Rheinische Post Duesseldorf Meerbusch
Ballacks Eigentor und ein Meister der Herzen
DÜSSELDORF Ein (Schmäh-)Wort eroberte die Bundesliga: Vizekusen. Bayer Leverkusen verdiente es sich zu Beginn der 2000er Jahre. Die Werkself spielte wahrscheinlich den besten Fußball ihrer Geschichte, aber mehr als zweite Plätze kamen nicht dabei heraus. Irgendwann sah das auch die Werbeabteilung des Klubs ein und verlieh sich den Titel Vizekusen in einer schönen Mischung aus Ironie und Verzweiflung selbst.

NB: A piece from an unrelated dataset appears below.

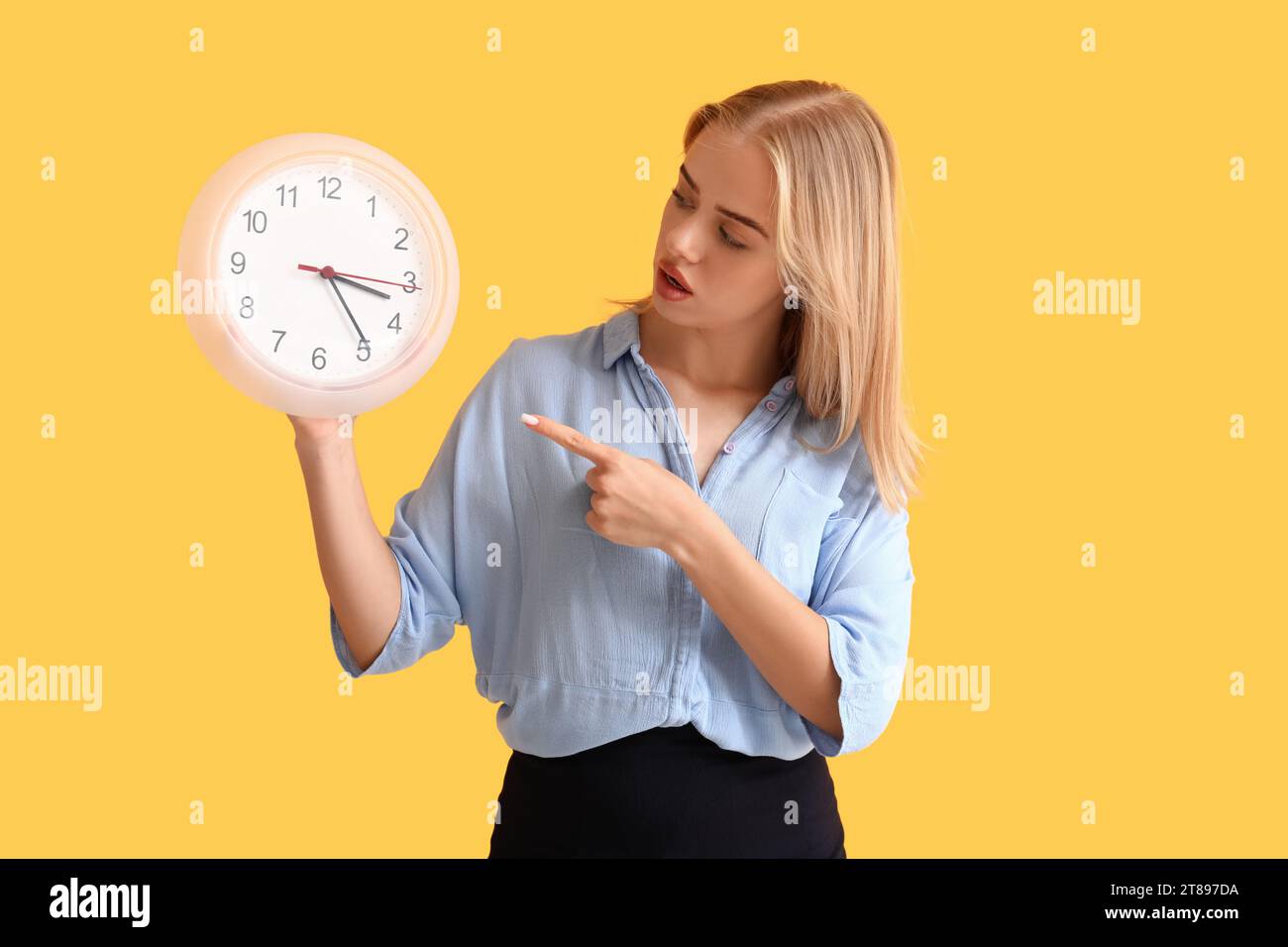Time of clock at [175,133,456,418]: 3:24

Begründet wurde der zweifelhafte Ruhm der Bayer-Elf am letzten Spieltag der Saison 1999/2000. Schon zweimal (1997 und 1999) war Leverkusen als Zweiter aus der Saison gegangen. Nun brauchte die Mannschaft von Trainer Christoph Daum nur noch einen Punkt beim Außenseiter Unterhaching, und der erste Meistertitel des Klubs wäre perfekt gewesen. Daum wurde von keinerlei Zweifeln erschüttert. Das ließ seine Selbstwahrnehmung nicht zu. „Wir sind auf Sieg programmiert, da hält uns keiner mehr auf“, sagte er im Mannschaftsquartier, das bereits von feierlustigen Fans und neugierigen Medienleuten belagert wurde.
Knapp 20 Kilometer entfernt begann Bayern Münchens Manager Uli Hoeneß die üblichen Spielchen. Weißbier bis zum Abwinken, Rostbratwürste aus der eigenen Produktionen und Brez’n von Trainer Ottmar Hitzfeld stellte der Manager den Unterhachinger für den Fall eines Sieges in Aussicht.

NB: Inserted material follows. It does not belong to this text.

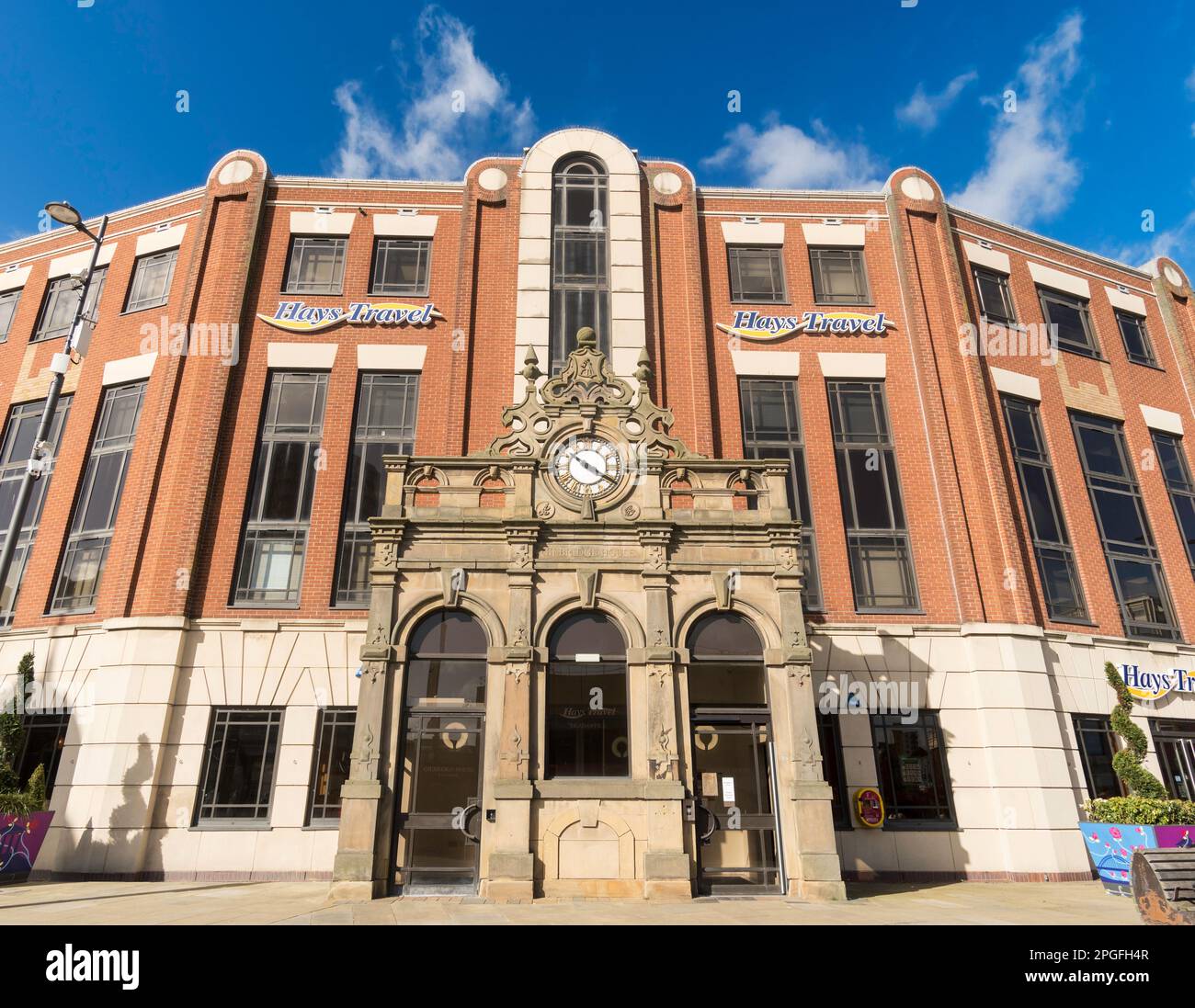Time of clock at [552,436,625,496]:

Niemand weiß, ob solche Mätzchen die Leverkusener beeindruckt haben. Aber die Fußballkünstler Zé Roberto, Emerson und Bernd Schneider kamen nicht ins Spiel auf dem Provinzplatz im Münchner Vorort. Und Michael Ballack wurde zum tragischen Helden. Mit einem Eigentor schickte er den Außenseiter auf die Siegerstraße. Als Markus Oberleitner sogar das 2:0 erzielte, war Bayer geschlagen. Im Münchner Olympiastadion erledigten die Bayern ihr Pflichtprogramm und bezwangen Werder Bremen mit 3:1. Hoeneß sprach von „meiner schönsten Meisterschaft“. Das sollte er noch mehrmals sagen.

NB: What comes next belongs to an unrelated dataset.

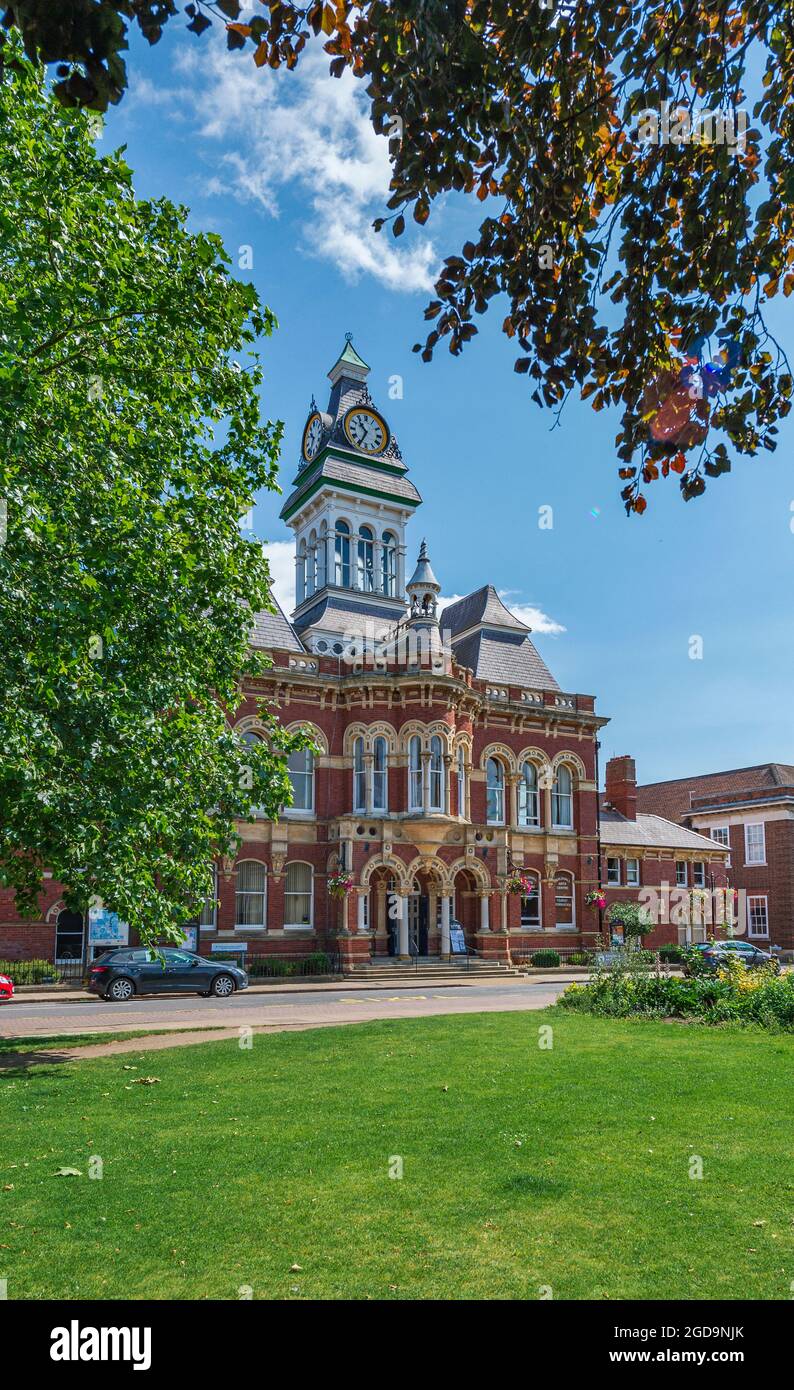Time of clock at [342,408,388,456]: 10:34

Natürlich auch im Jahr darauf. Diesmal hätte den Bayern ein Punkt in Hamburg zur Titelverteidigung gereicht. Doch kurz vor Schluss brachte Sergej Barbarez den HSV in Führung. Auf Schalke war das Spiel bereits abgepfiffen, die Gelsenkirchener hatten Unterhaching mit 5:3 geschlagen. Und weil Mannschaft und Fans glaubten, dass in Hamburg ebenfalls der Schlusspfiff ertönt war, brachen die Dämme im Parkstadion. Vier Minuten und 38 Sekunden war Schalke 04 tatsächlich Meister. Aber mitten in die Party flackerten auf der großen Videowand Bilder aus Hamburg. Dort erzielte Patrik Andersson mit dem letzten Schuss den Ausgleich. Die Freudentänze in Gelsenkirchen kamen buchstäblich zum Erliegen. Unter Tränen feierte der Anhang trotzig seinen Meister der Herzen. Und Trainer Huub Stevens sagte noch Jahre danach: „Das bekommst du nicht mehr aus dem Kopf.“
Vielleicht sagen das die Leverkusener vom Jahr, das ihren Ruf als Vizekusen dramatisch festigte, auch. 2002 ließ sich die fußballerisch beste deutsche Mannschaft in der Bundesliga (von Borussia Dortmund), im DFB-Pokalfinale (von Schalke 04) und im Finale der Champions League (von Real Madrid) abfangen. Diesmal weinte Manager Reiner Calmund dicke Tränen.
In dieser Zeit wuchs Borussia Dortmund mal wieder zu einem Herausforderer des Branchenführers Bayern München heran. Aber die Dortmunder übernahmen sich nach dem Börsengang. Im schleichenden Größenwahn der Klubführung wurde nach dem Titel 2002 tüchtig Geld für nur vorübergehend tüchtige Stars verbrannt. 2005 stand der BVB unmittelbar vor der Pleite. Erst ein harter Sanierungskurs brachte den Klub wieder auf Kurs. Der Sanierer machte sich einen Namen in der Liga. Es war Hans-Joachim Watzke. Er sollte den Verein wirklich zum Bayern-Rivalen aufrüsten. Aber das kriegen wir später.